** Source material follows **
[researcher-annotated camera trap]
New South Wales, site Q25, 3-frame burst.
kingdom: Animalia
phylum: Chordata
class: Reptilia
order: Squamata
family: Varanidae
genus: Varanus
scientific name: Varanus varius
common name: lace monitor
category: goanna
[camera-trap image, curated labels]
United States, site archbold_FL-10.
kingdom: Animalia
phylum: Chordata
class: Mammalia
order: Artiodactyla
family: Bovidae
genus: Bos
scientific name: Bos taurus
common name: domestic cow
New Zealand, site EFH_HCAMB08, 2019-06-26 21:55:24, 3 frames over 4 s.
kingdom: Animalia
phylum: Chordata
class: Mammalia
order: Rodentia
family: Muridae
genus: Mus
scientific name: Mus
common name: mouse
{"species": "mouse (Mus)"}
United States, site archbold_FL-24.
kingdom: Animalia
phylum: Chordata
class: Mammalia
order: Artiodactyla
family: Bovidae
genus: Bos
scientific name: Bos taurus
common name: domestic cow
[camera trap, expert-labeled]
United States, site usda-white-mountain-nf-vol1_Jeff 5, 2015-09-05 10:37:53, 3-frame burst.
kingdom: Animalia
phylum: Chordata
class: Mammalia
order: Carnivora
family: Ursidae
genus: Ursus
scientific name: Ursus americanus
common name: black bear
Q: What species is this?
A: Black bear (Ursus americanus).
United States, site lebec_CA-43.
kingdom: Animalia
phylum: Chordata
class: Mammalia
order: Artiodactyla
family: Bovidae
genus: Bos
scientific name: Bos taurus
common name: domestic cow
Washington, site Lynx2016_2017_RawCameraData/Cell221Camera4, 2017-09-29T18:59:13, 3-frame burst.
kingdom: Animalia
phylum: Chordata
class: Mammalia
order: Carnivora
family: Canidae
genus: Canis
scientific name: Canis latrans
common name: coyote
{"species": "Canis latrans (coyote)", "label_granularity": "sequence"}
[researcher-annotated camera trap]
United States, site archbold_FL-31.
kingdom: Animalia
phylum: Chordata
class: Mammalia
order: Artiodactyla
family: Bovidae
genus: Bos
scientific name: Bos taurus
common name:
** End of Source material **
Your assignment: Above are the entries. Quote exactly the lines from the one bearing "United States, site usda-white-mountain-nf-vol1_Jeff" through the one bearing "common name: black bear".

Exercise response:
United States, site usda-white-mountain-nf-vol1_Jeff 5, 2015-09-05 10:37:53, 3-frame burst.
kingdom: Animalia
phylum: Chordata
class: Mammalia
order: Carnivora
family: Ursidae
genus: Ursus
scientific name: Ursus americanus
common name: black bear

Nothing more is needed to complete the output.